Now that I’m about a month into living in San Francisco, I’ve begun to realize the things I’ve been doing that aren’t sustainable. My job, for instance. Waking up at 4am every other day and on the weekends, it’s not working. I’m exhausted, sick, and never have time to study.
My education, I’m realizing, is my ticket out of having to live like this. Granted I don’t accumulate student debt, I will be able to do so much more with my life. Sacrificing my education over a minimum wage, high stress job isn’t worth it in the end.
I’ve also noticed some fundamental differences between T and I – they aren’t necessarily bad, but these differences are posing questions for myself. Of course, all these questions are hypothetical and I can’t actually answer any of them..
He was raised in a community where houses average 1.5 million dollars in cost, where they might not seem incredibly ‘nice’, but their location makes them desirable. He goes to a private school that costs more than what I make in a year for tuition. We come from very different social classes- I’ve always have to work for what I wanted. Always had to sweat and grind for the things that I needed. My life isn’t cushiony or soft, it’s not positive unless I put the effort in for it to be. And he’s got an espresso machine in his kitchen. His own room, with a sofa and TV in it.
Yesterday I got to talking about some issues I have with my mom, and he mentioned knowing it was selfish, but said he got overwhelmed when I talked to him about my issues. He was doing homework and helping some friends out, but I’m wondering if he doesn’t have the emotional maturity for the kind of relationship I’d like.
Of course, he is a young guy, so maybe he’ll mature into that kid of person.. but I can’t expect that.

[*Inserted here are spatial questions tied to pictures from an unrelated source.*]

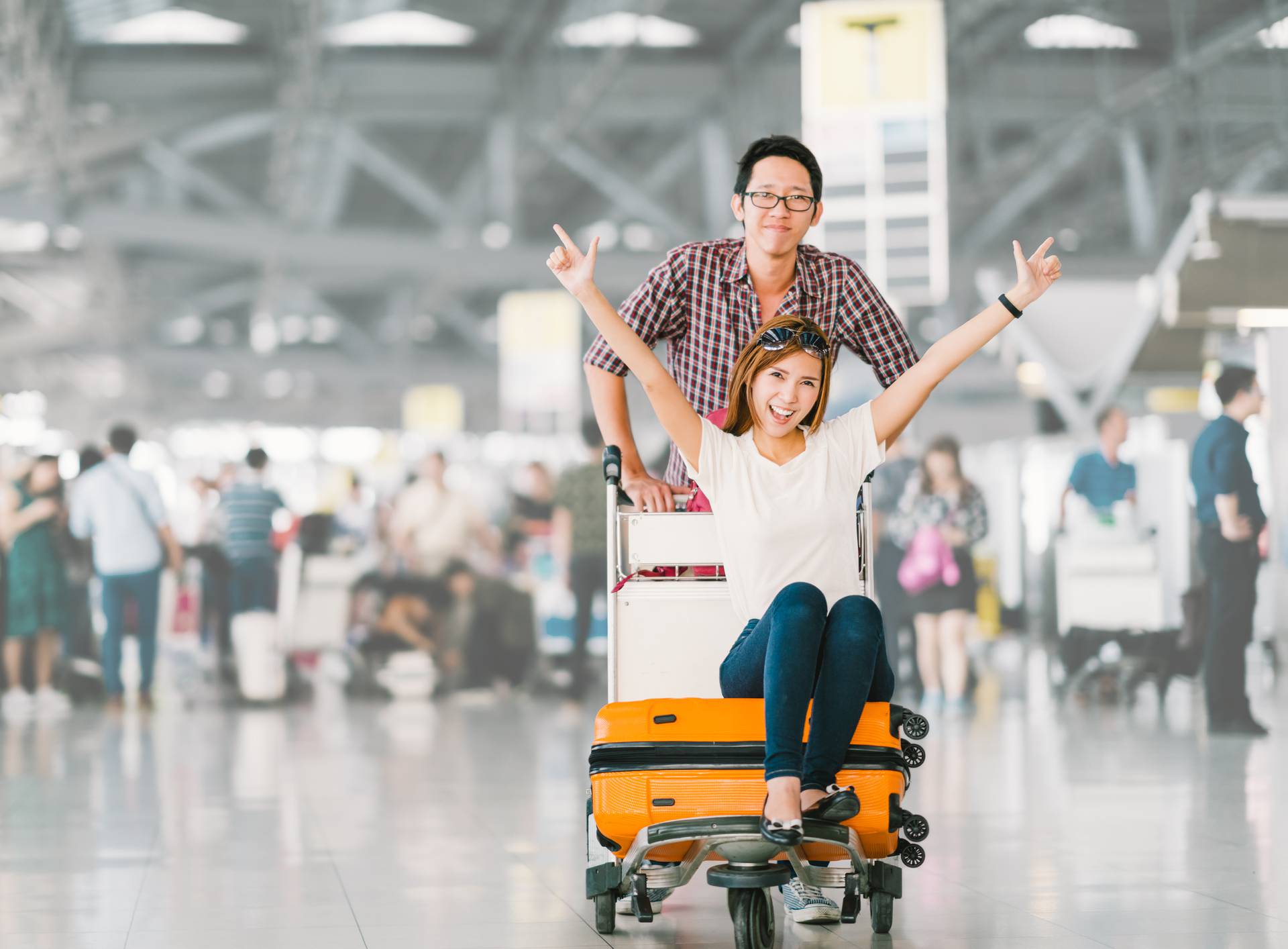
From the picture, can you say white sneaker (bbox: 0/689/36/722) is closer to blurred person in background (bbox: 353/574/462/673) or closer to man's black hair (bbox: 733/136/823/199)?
blurred person in background (bbox: 353/574/462/673)

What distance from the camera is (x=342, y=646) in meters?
12.4

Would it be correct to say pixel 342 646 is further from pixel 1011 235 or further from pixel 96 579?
pixel 1011 235

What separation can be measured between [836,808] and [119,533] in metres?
8.82

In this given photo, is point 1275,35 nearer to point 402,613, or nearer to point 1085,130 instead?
point 1085,130

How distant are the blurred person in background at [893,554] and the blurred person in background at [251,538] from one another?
170 inches

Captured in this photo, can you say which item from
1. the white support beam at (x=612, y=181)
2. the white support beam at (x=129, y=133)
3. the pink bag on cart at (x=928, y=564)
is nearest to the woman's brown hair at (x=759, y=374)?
the pink bag on cart at (x=928, y=564)

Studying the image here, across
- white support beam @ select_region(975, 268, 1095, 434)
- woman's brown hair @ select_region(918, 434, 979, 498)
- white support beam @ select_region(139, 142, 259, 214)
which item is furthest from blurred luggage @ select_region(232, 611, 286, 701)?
white support beam @ select_region(139, 142, 259, 214)

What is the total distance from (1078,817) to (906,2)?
6470mm

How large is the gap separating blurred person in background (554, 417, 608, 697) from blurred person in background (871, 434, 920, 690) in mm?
1892

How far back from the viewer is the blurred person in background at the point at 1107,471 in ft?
33.3

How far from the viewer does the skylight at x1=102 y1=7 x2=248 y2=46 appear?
685 inches

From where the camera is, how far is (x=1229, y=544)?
8.73 meters

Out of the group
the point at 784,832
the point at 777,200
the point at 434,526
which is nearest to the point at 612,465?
the point at 777,200

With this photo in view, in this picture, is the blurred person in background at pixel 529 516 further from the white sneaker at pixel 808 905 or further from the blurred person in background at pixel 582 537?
the white sneaker at pixel 808 905
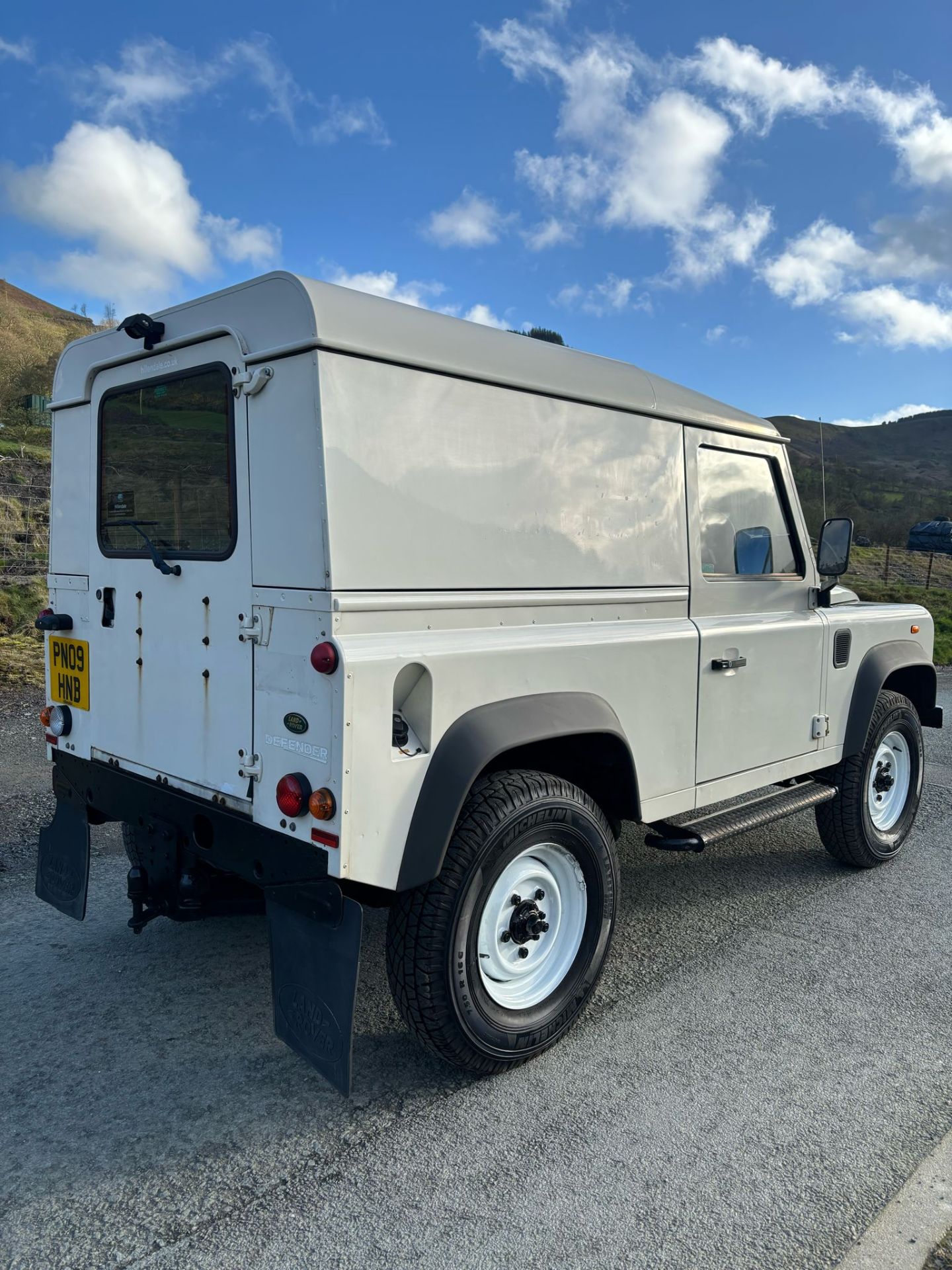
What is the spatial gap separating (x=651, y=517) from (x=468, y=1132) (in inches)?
90.0

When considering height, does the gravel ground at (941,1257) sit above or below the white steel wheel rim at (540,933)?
below

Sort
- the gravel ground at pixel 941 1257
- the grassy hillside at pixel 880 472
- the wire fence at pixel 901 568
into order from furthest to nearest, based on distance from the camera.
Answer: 1. the wire fence at pixel 901 568
2. the grassy hillside at pixel 880 472
3. the gravel ground at pixel 941 1257

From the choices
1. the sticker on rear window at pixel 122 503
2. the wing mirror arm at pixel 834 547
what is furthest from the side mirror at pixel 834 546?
the sticker on rear window at pixel 122 503

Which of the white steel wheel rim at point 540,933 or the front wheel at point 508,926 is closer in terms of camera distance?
the front wheel at point 508,926

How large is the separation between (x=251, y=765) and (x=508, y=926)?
3.40 feet

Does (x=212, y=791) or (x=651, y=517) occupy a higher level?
(x=651, y=517)

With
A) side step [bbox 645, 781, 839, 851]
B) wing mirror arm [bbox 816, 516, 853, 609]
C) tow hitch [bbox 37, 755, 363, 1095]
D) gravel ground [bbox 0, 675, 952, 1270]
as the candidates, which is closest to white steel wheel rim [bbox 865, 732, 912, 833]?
side step [bbox 645, 781, 839, 851]

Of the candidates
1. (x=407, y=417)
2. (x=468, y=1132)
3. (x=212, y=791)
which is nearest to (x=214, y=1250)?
(x=468, y=1132)

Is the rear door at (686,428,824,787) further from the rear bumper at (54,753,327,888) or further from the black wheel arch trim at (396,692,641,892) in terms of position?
the rear bumper at (54,753,327,888)

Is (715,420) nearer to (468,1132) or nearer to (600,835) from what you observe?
(600,835)

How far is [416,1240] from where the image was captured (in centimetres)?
223

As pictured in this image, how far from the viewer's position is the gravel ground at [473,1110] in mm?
2250

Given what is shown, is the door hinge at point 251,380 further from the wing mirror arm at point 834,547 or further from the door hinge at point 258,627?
the wing mirror arm at point 834,547

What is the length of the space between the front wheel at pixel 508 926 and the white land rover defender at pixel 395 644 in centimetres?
1
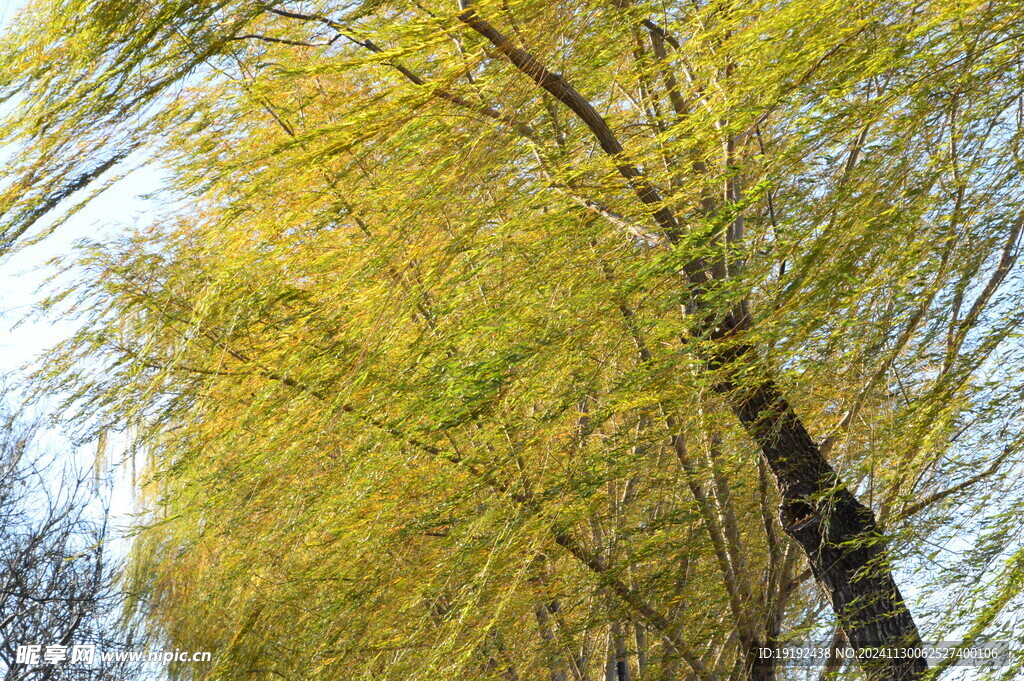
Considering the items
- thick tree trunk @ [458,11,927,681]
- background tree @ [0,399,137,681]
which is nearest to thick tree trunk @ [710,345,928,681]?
thick tree trunk @ [458,11,927,681]

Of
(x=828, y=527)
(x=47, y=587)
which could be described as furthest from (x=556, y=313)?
(x=47, y=587)

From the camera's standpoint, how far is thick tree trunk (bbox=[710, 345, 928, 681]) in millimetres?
2529

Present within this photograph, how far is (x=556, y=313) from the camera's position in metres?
2.34

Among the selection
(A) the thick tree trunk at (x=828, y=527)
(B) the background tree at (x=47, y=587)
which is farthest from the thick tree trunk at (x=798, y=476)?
(B) the background tree at (x=47, y=587)

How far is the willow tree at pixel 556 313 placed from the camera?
194 cm

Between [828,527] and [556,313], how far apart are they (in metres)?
0.93

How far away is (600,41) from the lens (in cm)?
257

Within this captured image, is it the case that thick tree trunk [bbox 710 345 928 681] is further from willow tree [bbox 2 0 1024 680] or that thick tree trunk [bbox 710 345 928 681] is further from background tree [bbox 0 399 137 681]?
background tree [bbox 0 399 137 681]

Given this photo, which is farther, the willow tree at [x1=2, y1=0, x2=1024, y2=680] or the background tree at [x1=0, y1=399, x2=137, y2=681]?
the background tree at [x1=0, y1=399, x2=137, y2=681]

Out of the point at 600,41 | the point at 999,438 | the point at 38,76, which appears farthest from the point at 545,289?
the point at 38,76

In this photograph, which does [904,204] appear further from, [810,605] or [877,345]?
[810,605]

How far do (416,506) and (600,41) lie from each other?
5.07ft

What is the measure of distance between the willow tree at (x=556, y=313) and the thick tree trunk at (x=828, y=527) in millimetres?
19

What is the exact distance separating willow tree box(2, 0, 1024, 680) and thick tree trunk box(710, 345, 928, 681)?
0.06ft
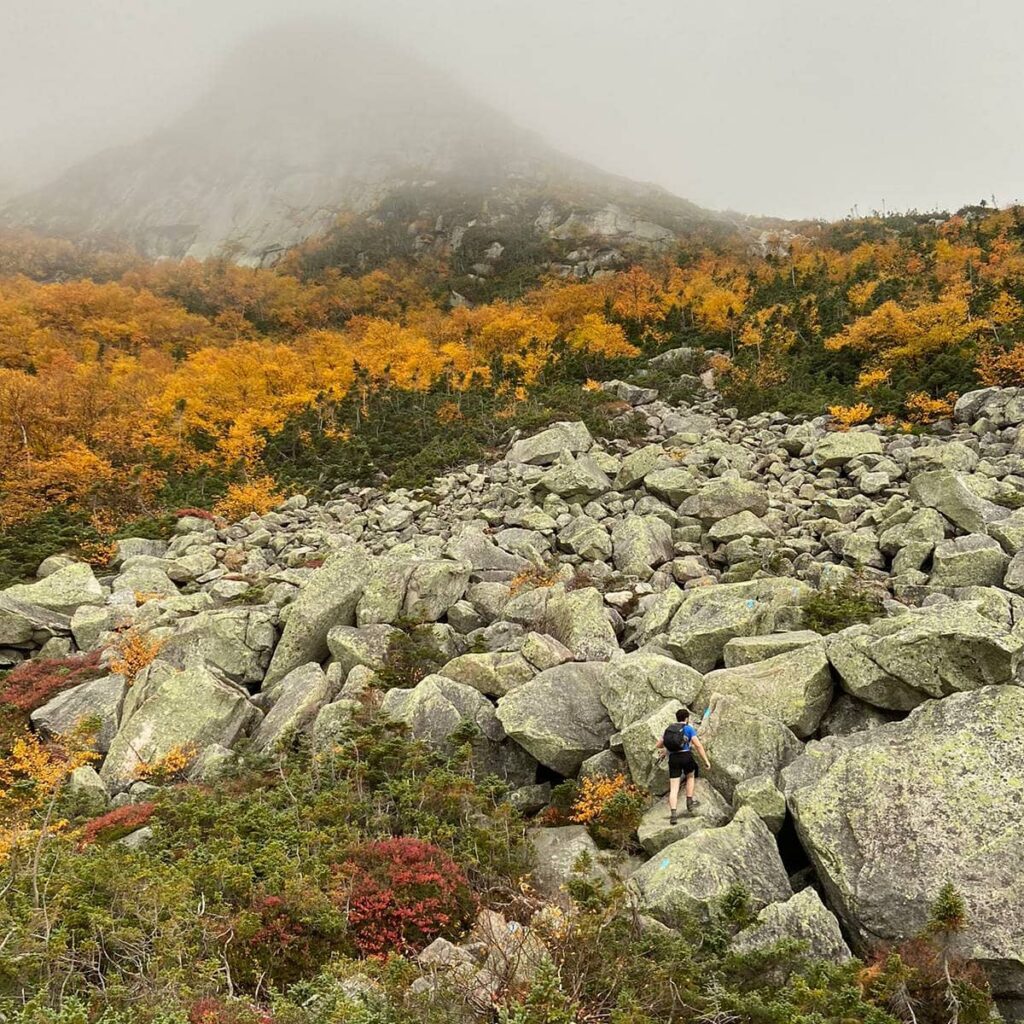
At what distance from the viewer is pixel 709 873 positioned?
7.96 meters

If this is who he is, can I make it work? Is it a relationship that is right for me to cultivate? He’s very loving, and remembers just about everything I say. But he’s also a little bit power hungry.
But he gives me emotional satisfaction when we’re together. He’s easy going for the most part. But something feels off sometimes. The sex isn’t mind blowing, but it’s decent. Best sex I’ve had in awhile. He’s not afraid of taking things slowly every once in awhile.. but still something seems off, I can’t get away from it.